▶ **YOUR ASSIGNMENT**
Without any of the pictures, set down the data below exactly.

▶ **RECORDS SHOWN**
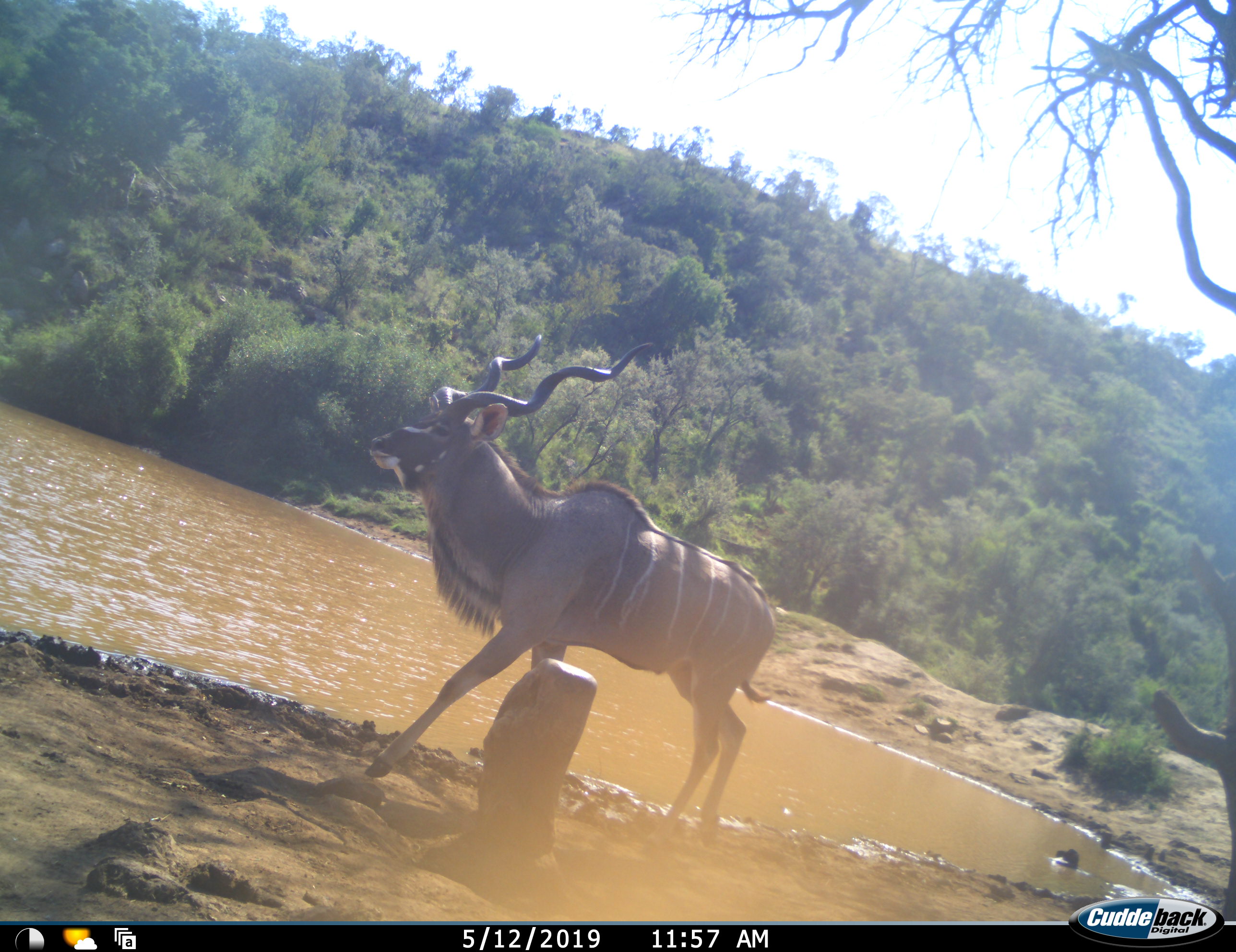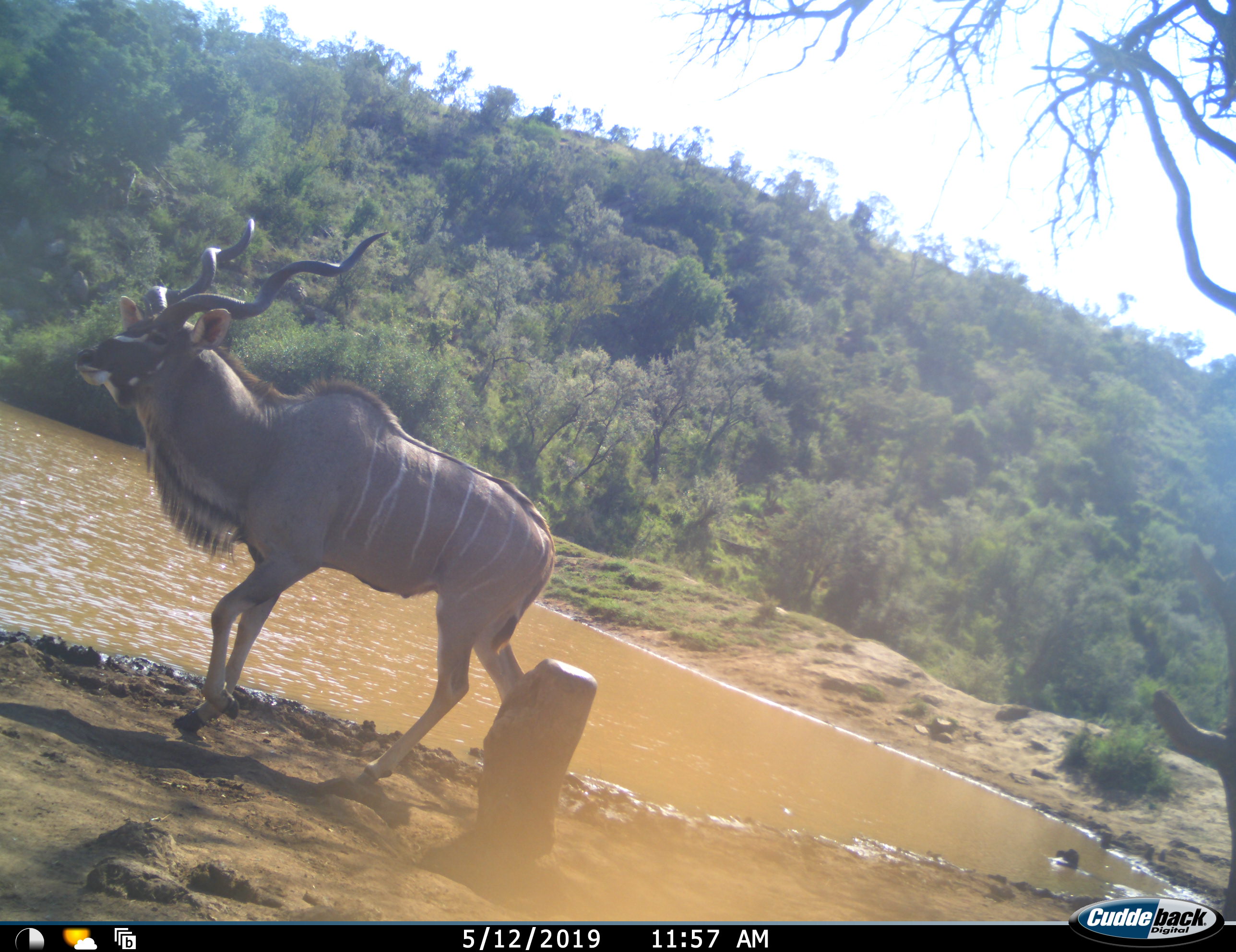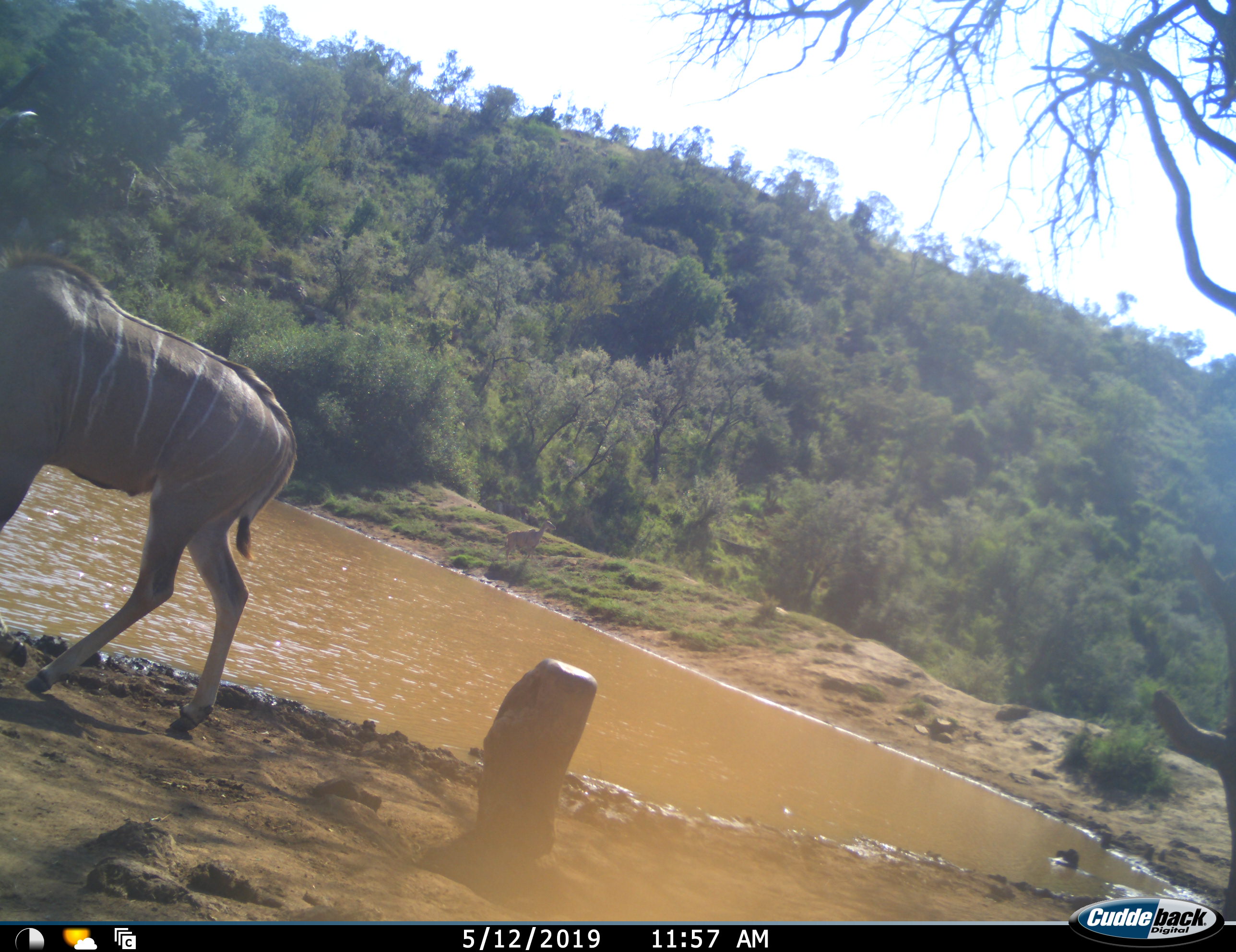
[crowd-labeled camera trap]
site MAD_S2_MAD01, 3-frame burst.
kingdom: Animalia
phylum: Chordata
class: Mammalia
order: Artiodactyla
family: Bovidae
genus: Tragelaphus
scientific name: Tragelaphus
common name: kudu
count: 1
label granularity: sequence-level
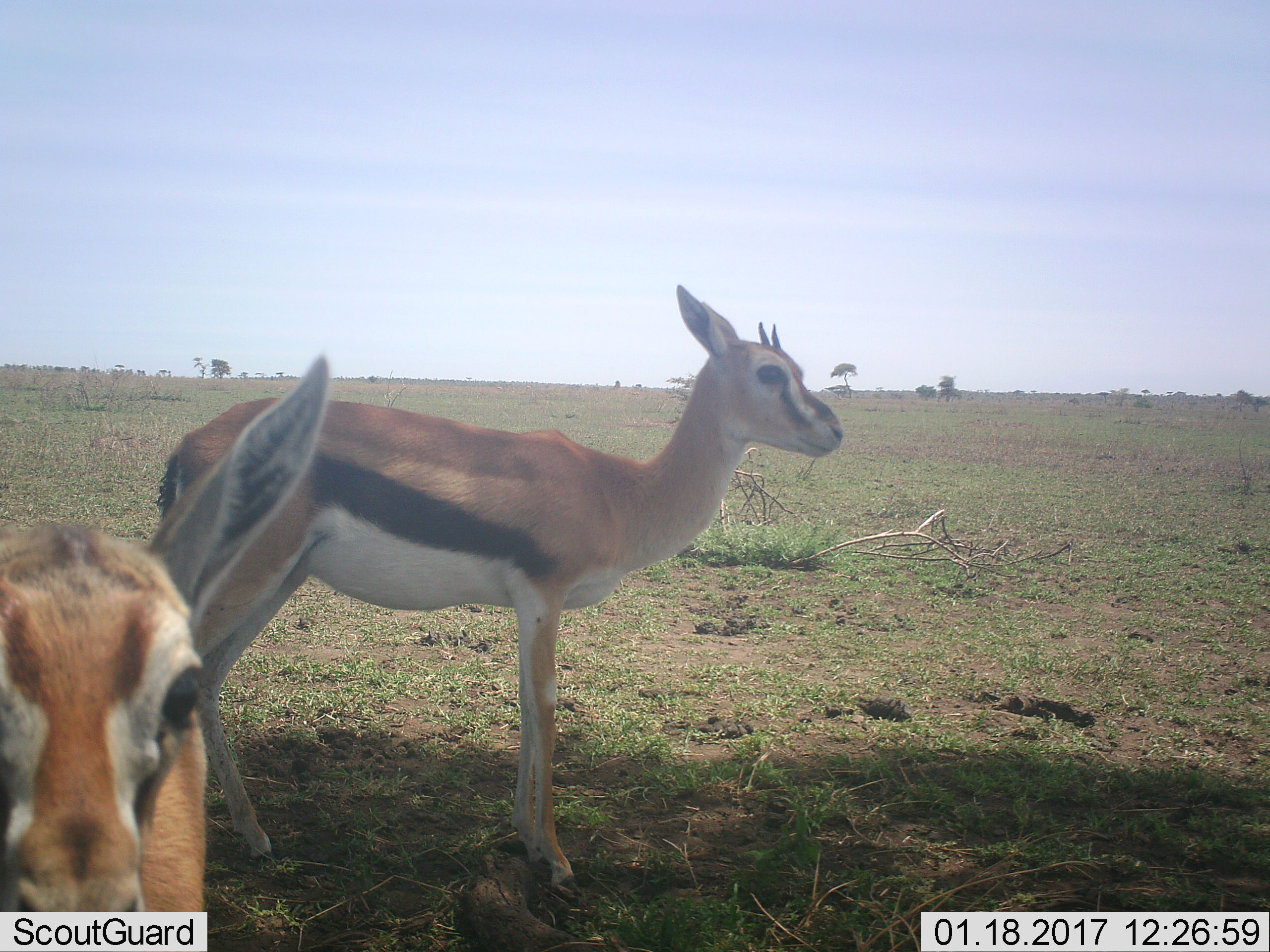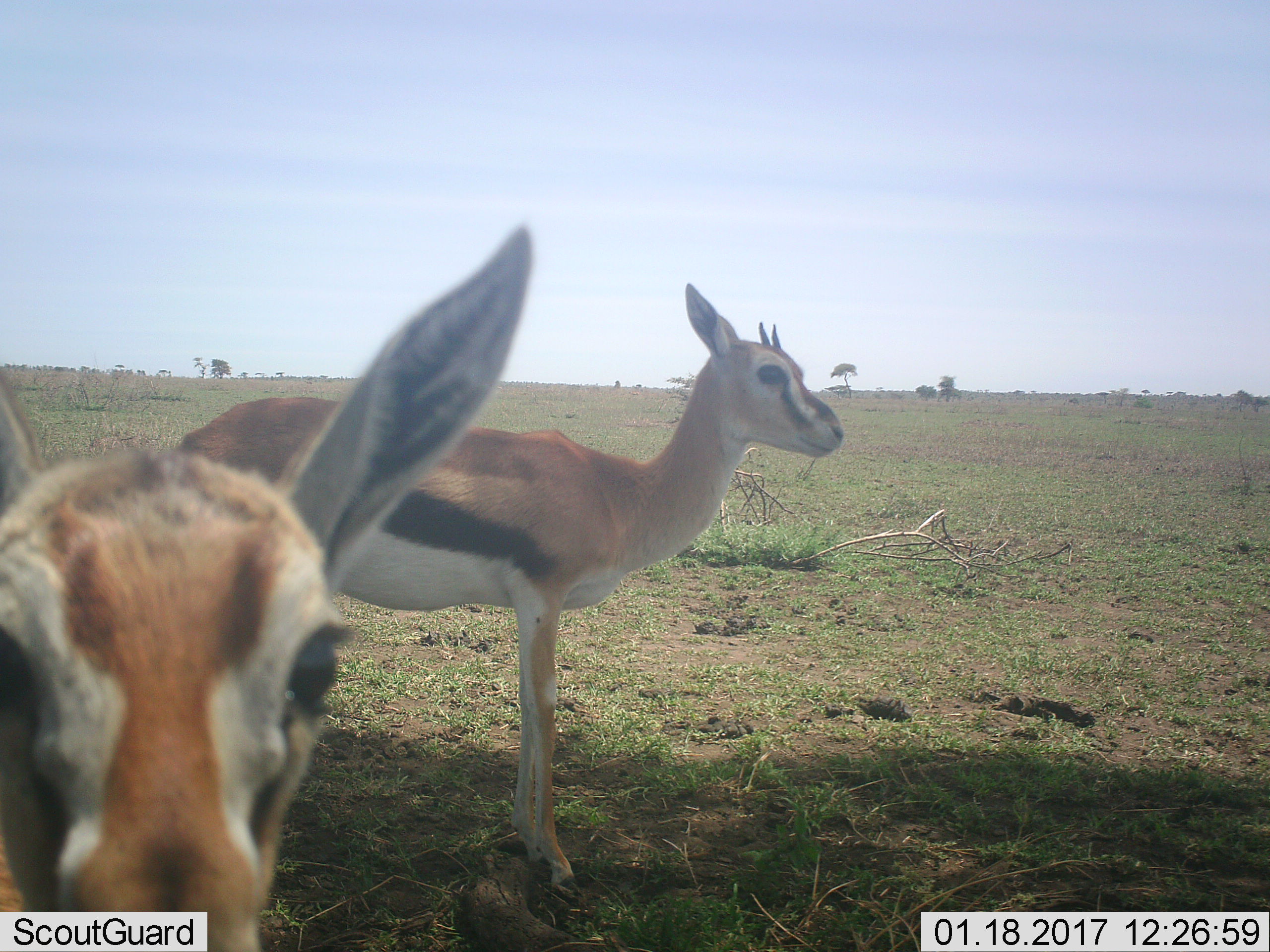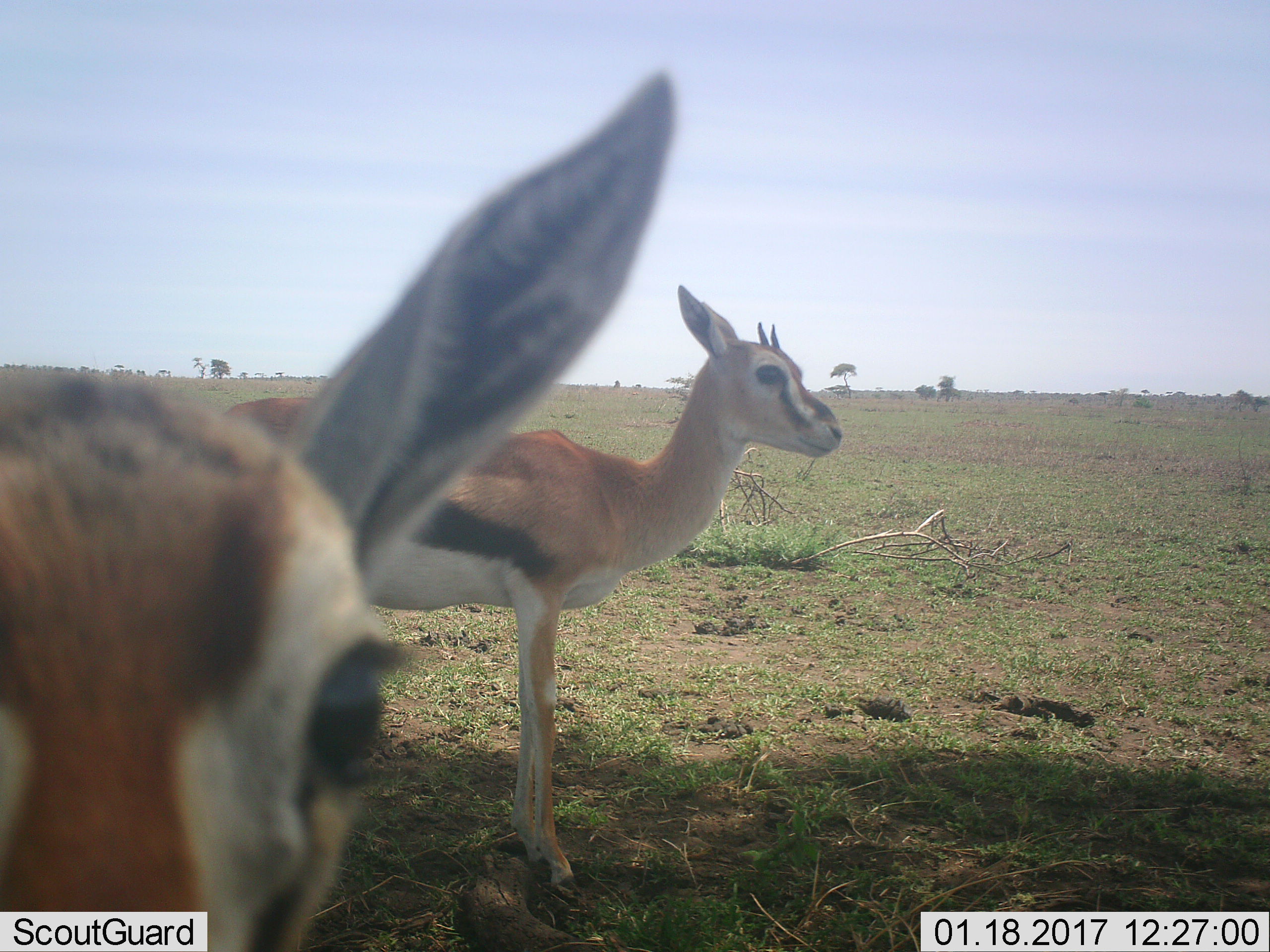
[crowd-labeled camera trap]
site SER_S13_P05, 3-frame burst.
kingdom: Animalia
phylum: Chordata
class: Mammalia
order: Artiodactyla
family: Bovidae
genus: Eudorcas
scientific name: Eudorcas thomsonii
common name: thomson's gazelle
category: gazellethomsons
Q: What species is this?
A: Gazellethomsons (thomson's gazelle) (Eudorcas thomsonii).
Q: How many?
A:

▶ **SOLUTION BELOW**
[crowd-labeled camera trap]
site MAD_S2_MAD01, 3-frame burst.
kingdom: Animalia
phylum: Chordata
class: Mammalia
order: Artiodactyla
family: Bovidae
genus: Tragelaphus
scientific name: Tragelaphus
common name: kudu
count: 1
label granularity: sequence-level
[crowd-labeled camera trap]
site SER_S13_P05, 3-frame burst.
kingdom: Animalia
phylum: Chordata
class: Mammalia
order: Artiodactyla
family: Bovidae
genus: Eudorcas
scientific name: Eudorcas thomsonii
common name: thomson's gazelle
category: gazellethomsons
Q: What species is this?
A: Gazellethomsons (thomson's gazelle) (Eudorcas thomsonii).
Q: How many?
A:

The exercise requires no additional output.